• [WHAT IS BEING ASKED] Reproduce each of the following entries verbatim, line by line, without any alteration.

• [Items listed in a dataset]
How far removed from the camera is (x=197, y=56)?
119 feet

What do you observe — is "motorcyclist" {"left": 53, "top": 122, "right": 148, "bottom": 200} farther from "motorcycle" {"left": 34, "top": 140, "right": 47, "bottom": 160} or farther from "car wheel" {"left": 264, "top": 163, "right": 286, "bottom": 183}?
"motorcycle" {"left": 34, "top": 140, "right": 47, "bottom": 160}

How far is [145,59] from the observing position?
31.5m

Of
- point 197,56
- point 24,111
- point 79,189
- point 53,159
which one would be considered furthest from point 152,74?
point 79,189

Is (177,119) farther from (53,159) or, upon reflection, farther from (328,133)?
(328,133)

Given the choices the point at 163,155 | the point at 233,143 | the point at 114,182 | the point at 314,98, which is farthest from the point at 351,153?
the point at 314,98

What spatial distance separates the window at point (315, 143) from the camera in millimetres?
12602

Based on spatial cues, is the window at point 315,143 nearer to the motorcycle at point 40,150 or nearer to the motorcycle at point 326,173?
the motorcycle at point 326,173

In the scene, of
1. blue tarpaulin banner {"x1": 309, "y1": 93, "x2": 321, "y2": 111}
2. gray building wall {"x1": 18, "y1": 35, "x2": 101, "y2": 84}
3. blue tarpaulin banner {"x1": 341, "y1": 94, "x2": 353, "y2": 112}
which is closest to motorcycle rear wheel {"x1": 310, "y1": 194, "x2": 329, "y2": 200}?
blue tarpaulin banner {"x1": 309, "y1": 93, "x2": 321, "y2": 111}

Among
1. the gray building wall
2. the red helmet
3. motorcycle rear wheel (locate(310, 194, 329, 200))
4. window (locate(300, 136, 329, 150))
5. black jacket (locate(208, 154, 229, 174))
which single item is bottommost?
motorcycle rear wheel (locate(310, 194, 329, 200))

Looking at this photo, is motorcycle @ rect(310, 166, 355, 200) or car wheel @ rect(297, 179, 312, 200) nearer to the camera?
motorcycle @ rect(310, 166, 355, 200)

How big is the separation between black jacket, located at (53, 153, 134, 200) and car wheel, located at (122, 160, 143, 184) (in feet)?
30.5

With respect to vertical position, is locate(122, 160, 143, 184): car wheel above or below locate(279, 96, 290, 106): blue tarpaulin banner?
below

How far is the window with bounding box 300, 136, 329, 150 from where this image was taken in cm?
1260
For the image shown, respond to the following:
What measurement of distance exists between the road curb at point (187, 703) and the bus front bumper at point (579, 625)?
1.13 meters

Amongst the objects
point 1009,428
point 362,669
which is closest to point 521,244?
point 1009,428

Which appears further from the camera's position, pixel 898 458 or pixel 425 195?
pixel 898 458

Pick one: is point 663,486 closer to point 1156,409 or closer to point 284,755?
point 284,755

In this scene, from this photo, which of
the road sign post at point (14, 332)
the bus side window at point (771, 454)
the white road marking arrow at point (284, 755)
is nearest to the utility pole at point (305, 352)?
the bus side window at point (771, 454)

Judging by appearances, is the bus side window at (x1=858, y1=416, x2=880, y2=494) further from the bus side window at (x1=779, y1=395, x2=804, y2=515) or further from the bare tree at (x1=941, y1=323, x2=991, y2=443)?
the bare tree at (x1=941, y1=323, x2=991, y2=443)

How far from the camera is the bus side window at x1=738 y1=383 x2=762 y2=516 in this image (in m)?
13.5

• [EXERCISE SOLUTION]
How far removed from the camera is (x=197, y=56)?
119 feet

What do you observe — is "motorcyclist" {"left": 53, "top": 122, "right": 148, "bottom": 200} farther from "motorcycle" {"left": 34, "top": 140, "right": 47, "bottom": 160} or farther from "car wheel" {"left": 264, "top": 163, "right": 286, "bottom": 183}?
"motorcycle" {"left": 34, "top": 140, "right": 47, "bottom": 160}

How far is [145,59] from the observing position?
31.5m

Of
- point 197,56
- point 24,111
- point 79,189
- point 53,159
which one would be considered furthest from point 152,74?
point 79,189

Is (177,119) farther from (53,159) or, upon reflection, farther from (328,133)?
(328,133)

Given the choices the point at 163,155 | the point at 233,143 | the point at 114,182 | the point at 314,98, which is farthest from the point at 351,153?
the point at 314,98

What spatial distance separates the window at point (315, 143) from the camera in millimetres?
12602

Based on spatial cues, is the window at point 315,143 nearer to the motorcycle at point 40,150 or nearer to the motorcycle at point 326,173?
the motorcycle at point 326,173

In the scene, of
1. blue tarpaulin banner {"x1": 309, "y1": 93, "x2": 321, "y2": 111}
2. gray building wall {"x1": 18, "y1": 35, "x2": 101, "y2": 84}
3. blue tarpaulin banner {"x1": 341, "y1": 94, "x2": 353, "y2": 112}
which is closest to motorcycle rear wheel {"x1": 310, "y1": 194, "x2": 329, "y2": 200}?
blue tarpaulin banner {"x1": 309, "y1": 93, "x2": 321, "y2": 111}

Among
1. the gray building wall
2. the red helmet
3. motorcycle rear wheel (locate(310, 194, 329, 200))
4. window (locate(300, 136, 329, 150))
5. black jacket (locate(208, 154, 229, 174))
which single item is bottommost?
motorcycle rear wheel (locate(310, 194, 329, 200))

Looking at this photo, is motorcycle @ rect(310, 166, 355, 200) or car wheel @ rect(297, 179, 312, 200) nearer to the camera?
motorcycle @ rect(310, 166, 355, 200)

How big is the separation between black jacket, located at (53, 153, 134, 200) and car wheel, located at (122, 160, 143, 184) (in feet)?
30.5

With respect to vertical position, is locate(122, 160, 143, 184): car wheel above or below locate(279, 96, 290, 106): blue tarpaulin banner?
below

How far is the window with bounding box 300, 136, 329, 150 from where this image was taken in cm?
1260
For the image shown, respond to the following:
What measurement of distance exists between the road curb at point (187, 703) and the bus front bumper at point (579, 625)?
1.13 meters

Amongst the objects
point 1009,428
point 362,669
which is closest to point 521,244?
point 1009,428

Which appears further from the camera's position, pixel 898 458 or pixel 425 195?
pixel 898 458

Pick one: is point 663,486 closer to point 1156,409 or closer to point 284,755?
point 284,755

In this scene, from this photo, which of
the road sign post at point (14, 332)
the bus side window at point (771, 454)
the white road marking arrow at point (284, 755)
is nearest to the utility pole at point (305, 352)?
the bus side window at point (771, 454)

Judging by appearances, is the bus side window at (x1=858, y1=416, x2=880, y2=494) further from the bus side window at (x1=779, y1=395, x2=804, y2=515) or further from the bare tree at (x1=941, y1=323, x2=991, y2=443)?
the bare tree at (x1=941, y1=323, x2=991, y2=443)

How far from the camera is the bus side window at x1=738 y1=383 x2=762 y2=516 in this image (in m)?
13.5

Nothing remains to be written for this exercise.